Adapun penggunaan vaksin AstraZeneca yang haram ini atas dasar pertimbangan kemendesakan (dlarurat) yang berskala nasional maka diperbolehkan (mubah). Dengan catatan bahwa hukum boleh (darurat) ini sifatnya sementara sampai ada vaksin baru yang statusnya halal dan thayyib.

MUI Jawa Timur dalam Hasil Sidang Komisi Fatwa MUI Propinsi Jawa Timur tanggal 21 Maret 2021 melahirkan tiga hal. Pertama, mendorong pada Pemerintah untuk mengoptimalkan vaksinasi guna meminimalisir pandemi C-19. Kedua, menghimbau seluruh masyarakat utk aktif berpartisipasi dalam program vaksinasi yang dilakukan oleh pemerintah. Ketiga, vaksin covid-19 yang dalam rangkaian uji penemuan dan produksinya menggunakan bahan yang sudah mengalami proses perubahan bentuk (istihalah/istihlak) adalah halal dan tidak najis karena itu diharapkan masyarakat tidak ragu atas kehalalan dan kesucian vaksin tersebut.
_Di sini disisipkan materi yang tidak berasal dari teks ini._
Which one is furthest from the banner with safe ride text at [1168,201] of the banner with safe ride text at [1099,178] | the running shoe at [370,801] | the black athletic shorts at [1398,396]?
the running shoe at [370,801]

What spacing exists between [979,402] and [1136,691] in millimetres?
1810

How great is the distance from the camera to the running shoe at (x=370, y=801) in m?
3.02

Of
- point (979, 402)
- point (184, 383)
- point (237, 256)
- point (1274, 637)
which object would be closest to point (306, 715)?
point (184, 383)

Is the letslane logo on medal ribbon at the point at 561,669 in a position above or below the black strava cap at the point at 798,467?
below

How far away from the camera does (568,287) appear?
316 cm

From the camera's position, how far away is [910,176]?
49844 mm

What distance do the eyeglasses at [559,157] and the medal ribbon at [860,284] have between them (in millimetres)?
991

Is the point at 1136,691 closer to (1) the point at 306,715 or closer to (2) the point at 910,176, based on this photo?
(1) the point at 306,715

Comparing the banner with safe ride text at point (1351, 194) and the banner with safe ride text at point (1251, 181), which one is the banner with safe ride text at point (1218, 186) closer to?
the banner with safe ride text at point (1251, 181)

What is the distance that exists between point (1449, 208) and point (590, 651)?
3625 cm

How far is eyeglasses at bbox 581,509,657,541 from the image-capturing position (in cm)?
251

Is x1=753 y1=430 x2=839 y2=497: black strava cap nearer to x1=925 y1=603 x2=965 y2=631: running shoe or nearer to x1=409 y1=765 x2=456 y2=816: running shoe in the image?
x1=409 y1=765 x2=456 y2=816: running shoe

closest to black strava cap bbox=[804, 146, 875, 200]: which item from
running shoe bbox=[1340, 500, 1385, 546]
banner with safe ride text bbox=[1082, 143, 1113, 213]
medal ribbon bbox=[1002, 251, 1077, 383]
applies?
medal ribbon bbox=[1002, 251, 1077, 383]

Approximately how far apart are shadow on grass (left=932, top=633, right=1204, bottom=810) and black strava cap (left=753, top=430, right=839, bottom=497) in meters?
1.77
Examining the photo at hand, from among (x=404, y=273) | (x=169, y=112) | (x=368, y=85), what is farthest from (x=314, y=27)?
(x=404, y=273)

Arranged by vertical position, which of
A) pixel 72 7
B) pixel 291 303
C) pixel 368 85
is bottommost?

Dalam pertimbangan hukum atas vaksin C-19 yang terindikasi menggunakan tripsin pankreas babi (tanpa menyebutkan nama vaksinnya, red.) dikutip pendapat Syekh Nawawi al-Bantani dan Fatwa Ulama Mesir (Mufti al-Azhar, Syaikh Hasanain Makhluf) yang menyatakan kewajiban menghindari keadaan darurat wabah. Pertimbangan hukum kedua soal kebolehan istihalah dengan mengutip pendapat Hanafiah dan Malikiyah.

Tidak ada penjelasan lebih lanjut terutama bagaimana proses pembuatannya dan kandungan yang terdapat di dalamnya.